Luna The main protagonist does not know a lot about the real world and often gets confused about things she does not understand. Even though she's been raised in solitude for most of her life, she's a fast learner and quickly picks up on things. She is an amazing spy and fighter, but rather than being a mission-focused agent, Luna is gentle and quite sensitive and yearns for the comfort of family and friends. Her name as a student is Luna Collins. When enrolled into Nobel High, her honest and kind personality quickly earned her a friendship with Francesca and Oliver and becomes closer to Jonah, but she soon begins to juggle between her secret duties as an agent and being honest with her friends.
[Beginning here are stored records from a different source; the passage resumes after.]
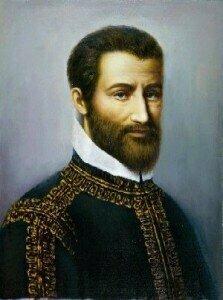 Giovanni Pierlugi da Palestrina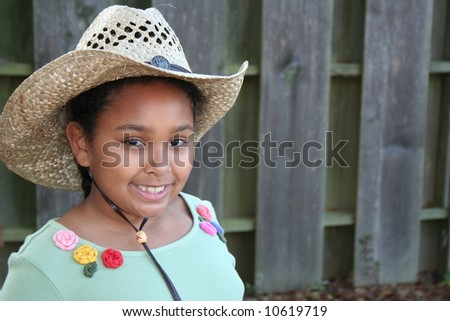 Little Country girl - stock photo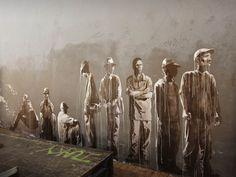 See the best of street art, graffiti & urban art in Mr Pilgrim's online gallery including original street art for sale, canvas art & graffiti art 3d Street Art, Amazing Street Art, Street Art Graffiti, Street Artists, Art And Illustration, Illustrations, Banksy, Urban Graffiti, Street Art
Luna has feelings for Jonah but likes Oliver as just-a-friend. In the 4th book, she kissed Jonah with him promising that he'd keep her secrets.
Count Heinrich Von Brucken The main antagonist in the whole series. He's more of a comic villain. Luna breaks into his embassy in Paris where she discovers files on students in Noble High for "Project Scion". What project Scion truly is remains a mystery until the very end. It is a plan to take the sons and daughters (scions) of the important people sending them there, clone and genetically enhance them, replace the clones' minds with the minds of Bruckenstien loyalists who have been studying them for years, then place them back in Noble High as "students".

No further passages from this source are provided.